You certainly could localize the whole string, like:
loginLink=Please log in to continue
However, depending on your tooling and your localization group, they might prefer for you to do something like:
// tokens in this string add html links
loginLink=Please {0}log in{1} to continue
That would be my preferred method. You could use a different substitution pattern if you have localization tooling that ignores certain characters. E.g.
loginLink=Please %startlink%log in%endlink% to continue
Then perform the substitution in your jsp, servlet, or equivalent for whatever language you're using ...
Disclaimer: I am not experienced in internationalization of software myself.
I don't think this would be good in any case - just introduces too much coupling …
As long as you keep formatting sparse in the parts which need to be translated, this could be okay. Giving translators the possibility to give special words importance (by either making them a link or probably using <strong /> emphasis sounds like a good idea. However, those translations with (X)HTML possibly cannot be used anywhere else easily.
This sounds like unnecessary work to me …
If it were me, I think I would go with the second approach, but I would put the URI into a formatting parameter, so that this can be changed without having to change all those translations.
Please log in to continue.
You should keep in mind that you may need to teach your translators a basic knowledge of (X)HTML if you go with this approach, so that they do not screw up your markup and so that they know what to expect from that text they write. Anyhow, this additional knowledge might lead to a better semantic markup, because, as mentioned above, texts could be translated and annotated with (X)HTML to reflect local writing style.
What ever you do keep the whole sentence as one string. You need to understand the whole sentece to translate it correctly.
Not all words should be translated in all languages: e.g. in Norwegian one doesn't use "please" (we can say "vær så snill" literally "be so kind" but when used as a command it sounds too forceful) so the correct norwegian vould be:
"Logg inn for å fortsette" lit.: "Log in to continue" or
"Fortsett ved å logge inn" lit.: "Continue by to log in" etc.
You must allow completely changing the order, e.g. in a fictional demo language:
"Für kontinuer Loggen bitte ins" (if it was real) lit.: "To continue log please in"

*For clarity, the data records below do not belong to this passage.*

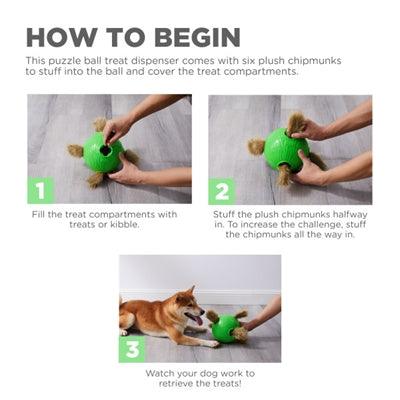 HOW TO BEGIN

This puzzle ball treat dispenser comes with six plush chipmunks to stuff into the ball and cover the treat compartments.

1

Fill the treat compartments with treats or kibble.

2

Stuff the plush chipmunks halfway in. To increase the challenge, stuff the chipmunks all the way in.

3

Watch your dog work to retrieve the treats!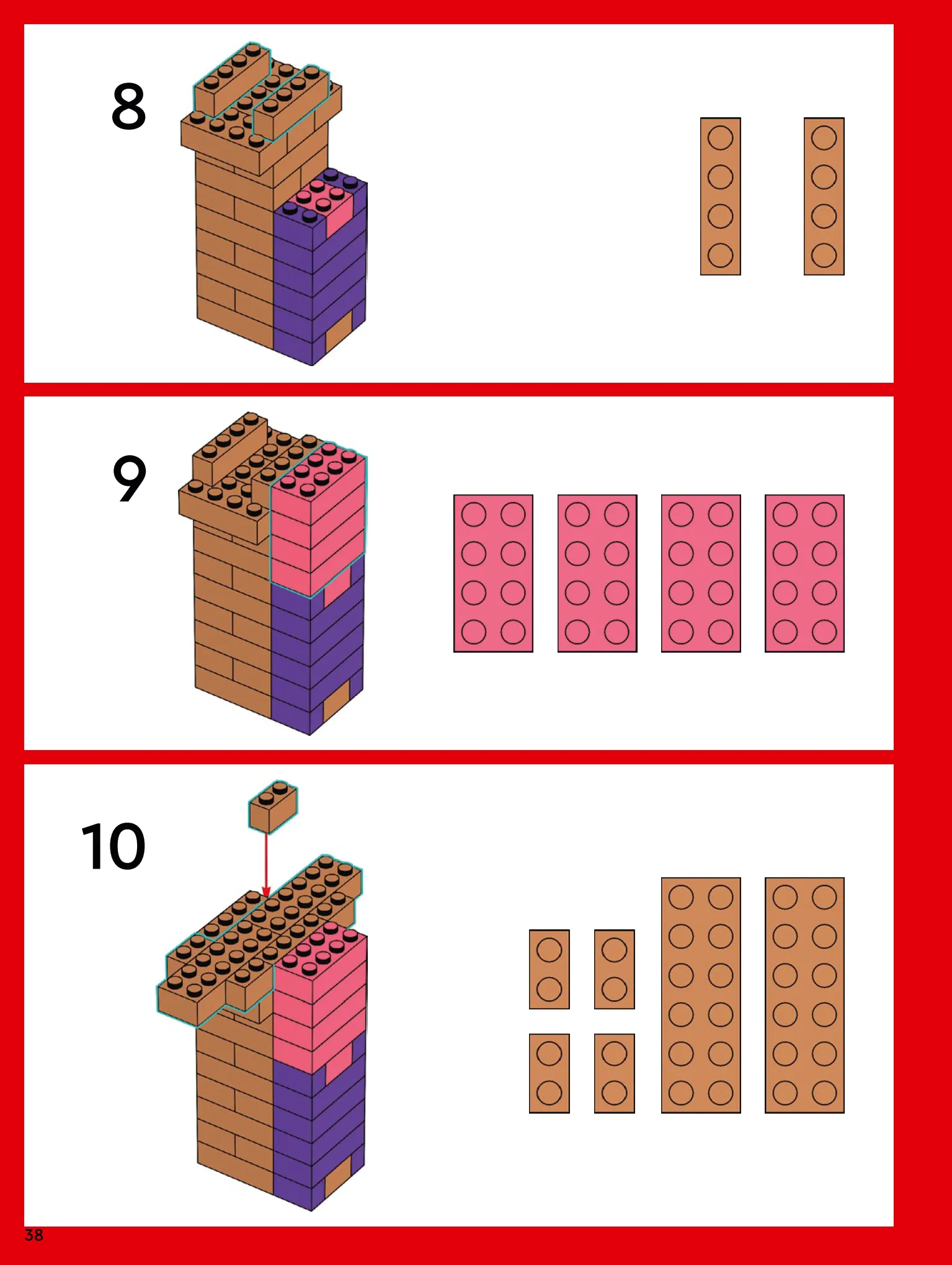 8

9

10

38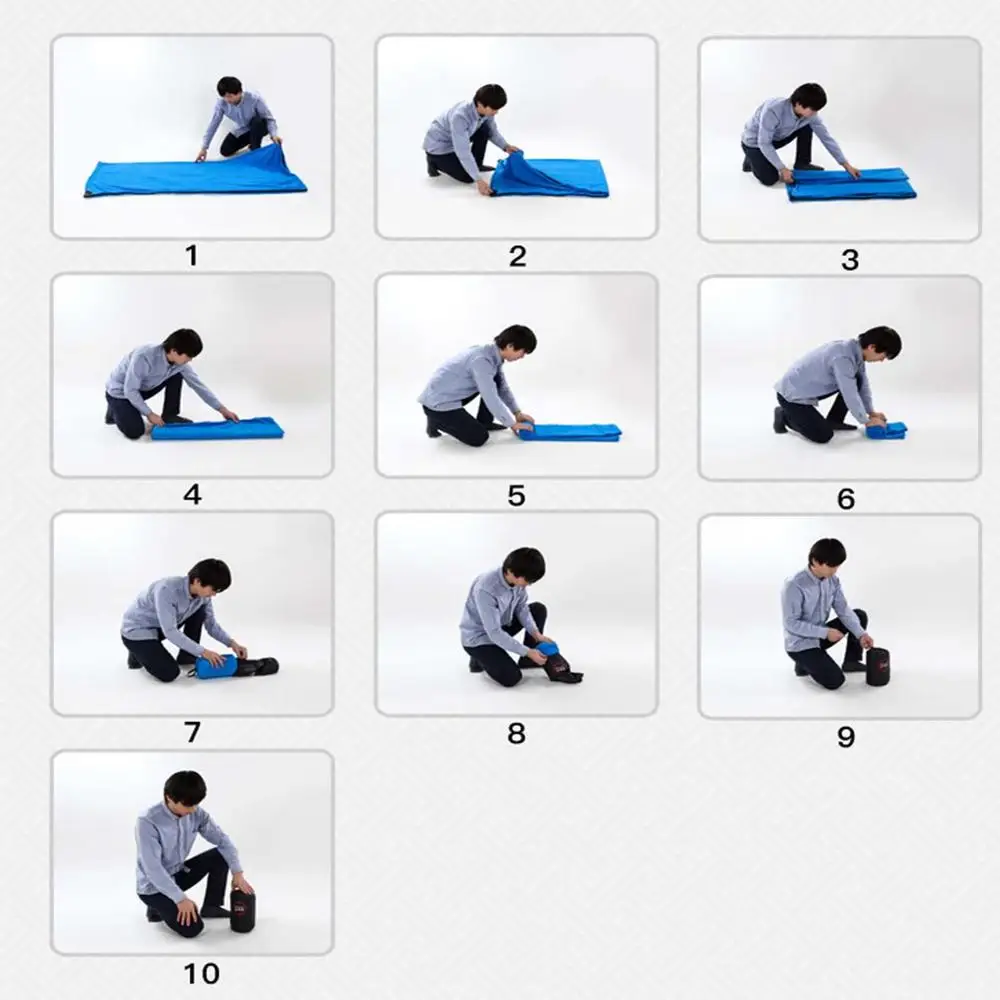 1

2

3

4

5

6

7

8

9

10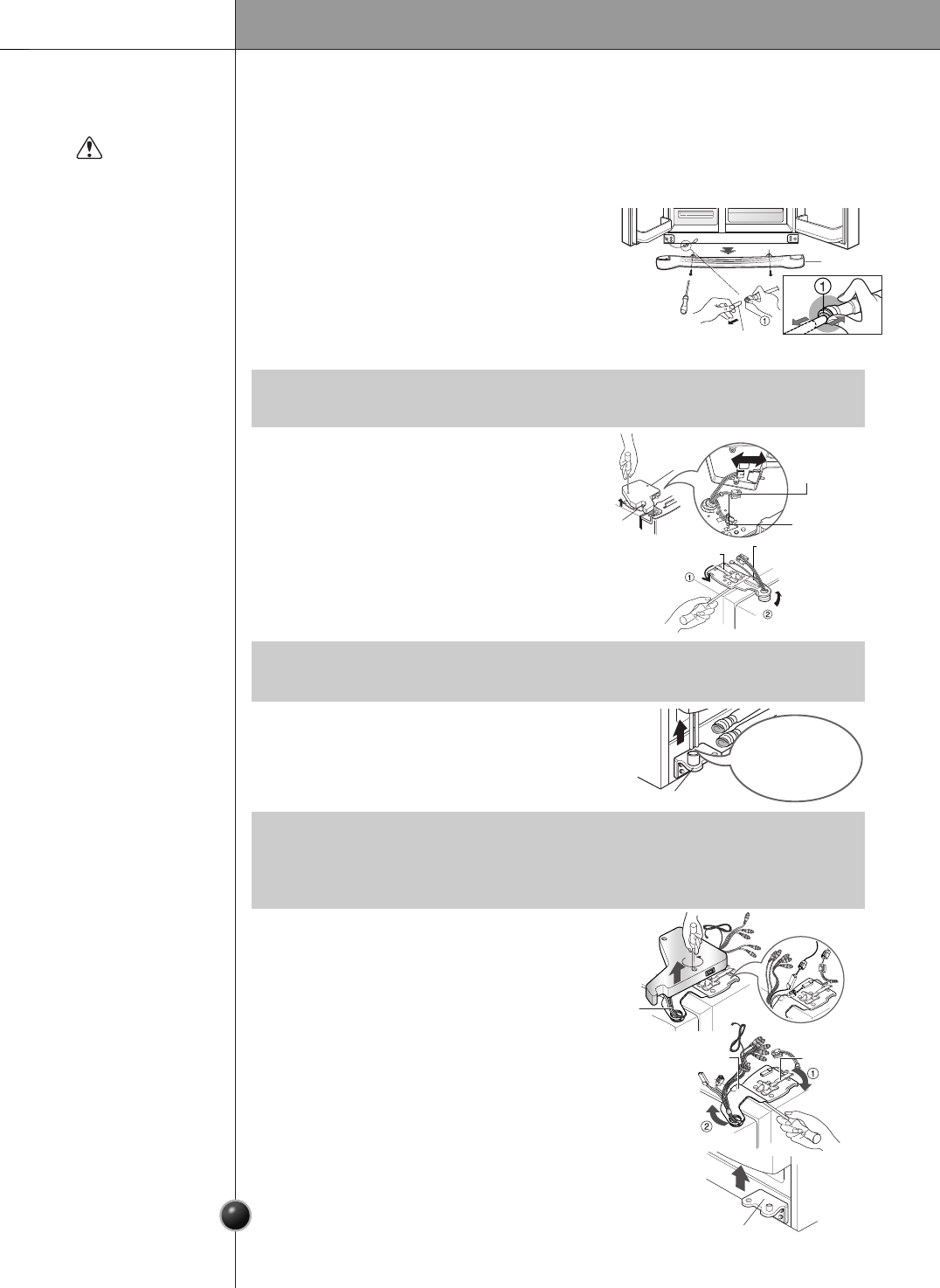 ①

①

①

②

①

②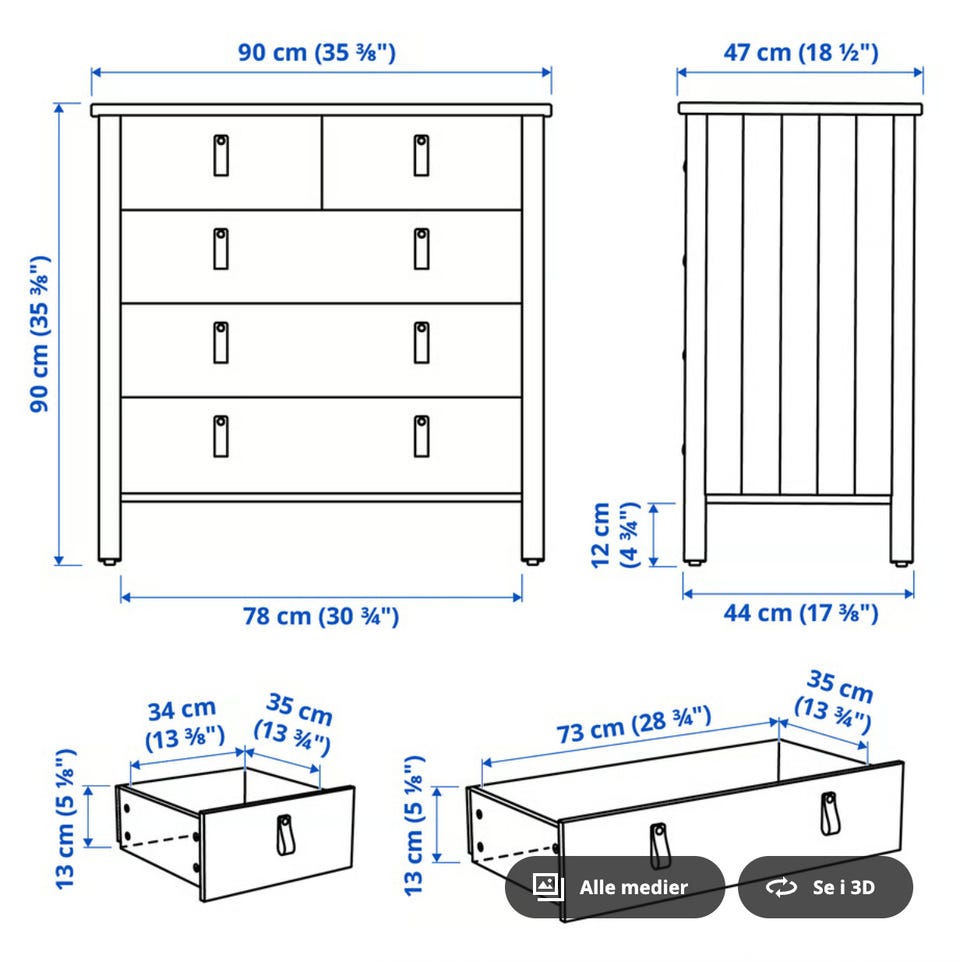 90 cm (35 ⅜")

47 cm (18 ½")

90 cm (35 ⅜")

12 cm (4 ¾")

78 cm (30 ¾")

44 cm (17 ⅜")

34 cm (13 ⅜")

35 cm (13 ¾")

13 cm (5 ⅛")

73 cm (28 ¾")

35 cm (13 ¾")

13 cm (5 ⅛")

Alle medier

Se i 3D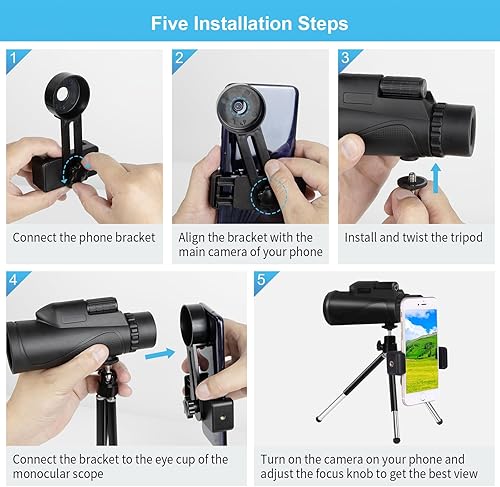 Five Installation Steps

1

Connect the phone bracket

2

Align the bracket with the main camera of your phone

3

Install and twist the tripod

4

Connect the bracket to the eye cup of the monocular scope

5

Turn on the camera on your phone and adjust the focus knob to get the best view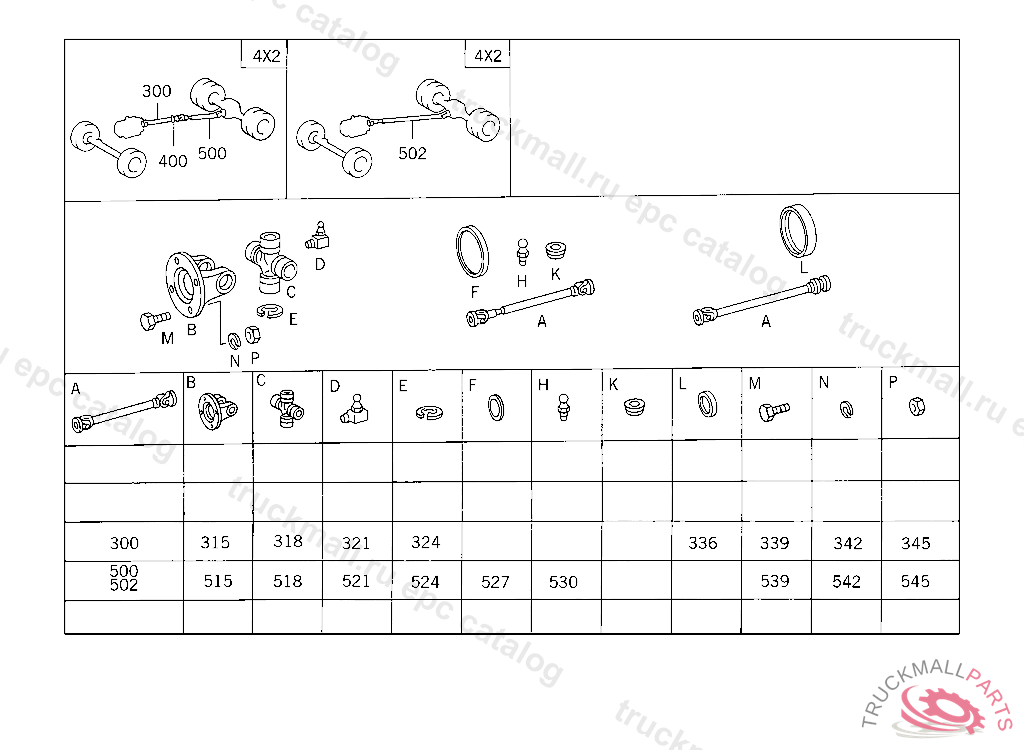 4X2

300

400

500

4X2

502

D

C

E

B

M

N

P

F

H

K

A

L

A

| A | B | C | D | E | F | H | K | L | M | N | P |
|---|---|---|---|---|---|---|---|---|---|---|---|
| | | | | | | | | | | | |
| | | | | | | | | | | | |
| 300 | 315 | 318 | 321 | 324 | | | | 336 | 339 | 342 | 345 |
| 500 502 | 515 | 518 | 521 | 524 | 527 | 530 | | | 539 | 542 | 545 |
| | | | | | | | | | | | |

truckmall.ru epc catalog

TRUCKMALLPARTS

Some language may even have one single word for (most of) this sentence too...
I'll recommend solution 1 or possibly "Please %{startlink}log in%{endlink} to continue" this way the translator can make the whole sentence a link if that's more natural, and it can be completely restructured.
Interesting question, I'll be having this problem very soon. I think I'll go for 2, without any kind of tricky stuff. HTML markup is simple, urls won't move anytime soon, and if anything is changed a new entry will be created in django.po, so we get a chance to review the translation ( ex: a script should check for empty translations after makemessages ).
So, in template :
{% load i18n %}
{% trans 'hello world' %}
... then, after python manage.py makemessages I get in my django.po
#: templates/out.html:3
msgid "hello world"
msgstr ""
I change it to my needs
#: templates/out.html:3
msgid "hello world"
msgstr "bonjour monde"
... and in the simple yet frequent cases I'll encounter, it won't be worth any further trouble. The other solutions here seems quite smart but I don't think the solution to markup problems is more markup. Plus, I want to avoid too much confusing stuff inside templates.
Your templates should be quite stable after a while, I guess, but I don't know what other trouble you expect. If the content changes over and over, perhaps that content's place is not inside the template but inside a model.
Edit: I just checked it out in the documentation, if you ever need variables inside a translation, there is blocktrans.
Makes no sense, how would you translate "log in"?
I don't think many translators have experience with HTML (the regular non-HTML-aware translators would be cheaper)
I would go with option 3, or use "Please %slog in%s to continue" and replace the %s with parts of the link.